Y el señor Putin, efectivamente, justificó la guerra contra Ucrania y para ello utilizó la historia. Esta ha sido siempre el arma tanto de buenos como de malos. En su caso, el presidente Putin retrocedió siglos hasta la fundación del Estado ruso y continuó su perorata hasta poco después de la caída de la Unión Soviética. Pero lo interesante fue que defendía una tesis central: según él, el Estado ucraniano no fue más que un artificio administrativo creado por las circunstancias o los errores de líderes antiguos; y lo más extraño resulta que incluso Lenin y Stalin habrían incurrido en el error de aceptar una autonomía ucraniana.

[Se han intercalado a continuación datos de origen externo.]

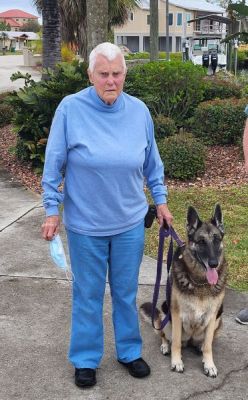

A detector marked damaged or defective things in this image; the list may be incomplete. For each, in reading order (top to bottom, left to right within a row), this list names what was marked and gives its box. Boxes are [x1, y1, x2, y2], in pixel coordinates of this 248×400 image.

pavement crack [0, 203, 42, 231]
pavement crack [181, 364, 248, 398]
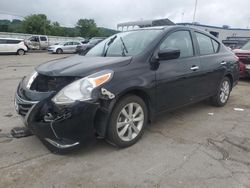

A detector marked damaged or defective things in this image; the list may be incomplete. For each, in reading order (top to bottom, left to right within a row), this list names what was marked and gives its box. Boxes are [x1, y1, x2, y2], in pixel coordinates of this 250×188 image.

damaged front bumper [14, 81, 99, 151]
cracked headlight [51, 70, 113, 105]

Los ucranianos harán bien –y creo que razones no les faltarán– en defender su identidad cultural y su historia, por lo que me gustaría destacar ahora es otra cosa: lo que gruesamente ha omitido el señor Putin. Y es que las omisiones son de mayor gravedad que sus afirmaciones. Por ejemplo, Putin dice que, poco antes de la Segunda Guerra Mundial, los polacos negociaban con los nazis (por el tema del Corredor de Danzig); y que, ante la falla de estas negociaciones, comenzó la guerra. Es cierto, hay historiadores que afirman que hubo un mal cálculo político de los polacos frente a los nazis. Pero eso no importa ahora; lo que quiero evocar es lo que Putin, calculadamente, omite: que también los nazis y los soviéticos, cual carniceros, negociaron para repartirse Polonia en 1939 (el infame pacto Ribbentrop-Molotov); y que los rusos terminaron asesinando en masa a casi toda la élite polaca con el fin de desaparecer a este país política y administrativamente (la cobarde masacre de Katin).

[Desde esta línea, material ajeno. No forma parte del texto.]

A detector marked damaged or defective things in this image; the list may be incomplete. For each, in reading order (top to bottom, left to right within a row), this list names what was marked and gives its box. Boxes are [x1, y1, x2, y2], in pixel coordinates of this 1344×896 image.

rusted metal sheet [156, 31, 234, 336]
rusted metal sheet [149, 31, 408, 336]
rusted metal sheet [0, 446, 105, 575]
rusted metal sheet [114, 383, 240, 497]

Pero la historia le puede recordar otra cosa al presidente Putin. Al final de la entrevista, este, en un afán patético, postula que la lucha entre rusos y ucranianos es una lucha fratricida. Es decir, que los ucranianos son, en el fondo, rusos. Pues si es así, el presidente Putin debe leer las primeras páginas del Stalingrado de sir Antony Beevor, a fin de entender por qué entonces algunos “rusos” (como los ucranianos) pelean contra Rusia. Por supuesto: se va a llevar una decepción, tal como el militar entrevistado por Beevor en dichas páginas, y tendrá que admitir, finalmente, que los ucranianos no son rusos.
Y hay una última omisión, la más filuda. Puesto que Vladimir Putin hizo una breve pero general historia de Rusia, hay algo que se debió concluir. No lo podía manifestar él, porque sería exponerse. No lo hizo el periodista, por su aceptable actitud pasiva. Y es que se debió concluir lo siguiente (ya anotados años atrás por el historiador británico Orlando Figes): que Rusia nunca tuvo tradición democrática. El Estado ruso se forjó bajo la monarquía; esta cayó por la Revolución de 1917 y se instauró de inmediato una dictadura comunista; luego ella colapsó, pero el presidencialismo que la sustituyó terminó con un presidente que lleva en el poder más de veinte años y con miras a perpetuarse.
Y esto último me hace recordar a un dicho de Bertrand Russell que afirmaba que el despotismo era la forma de gobierno adecuada para los rusos. Estos han conseguido, en realidad, una versión intermedia políticamente eficaz: una tiranía democrática. Putin tiene poco de carismático, pero es el pueblo el que lo mantiene como un tirano. Retocando un título de Lenin, pregunto: ¿se sostendrá Putin en el poder? La historia lo dirá.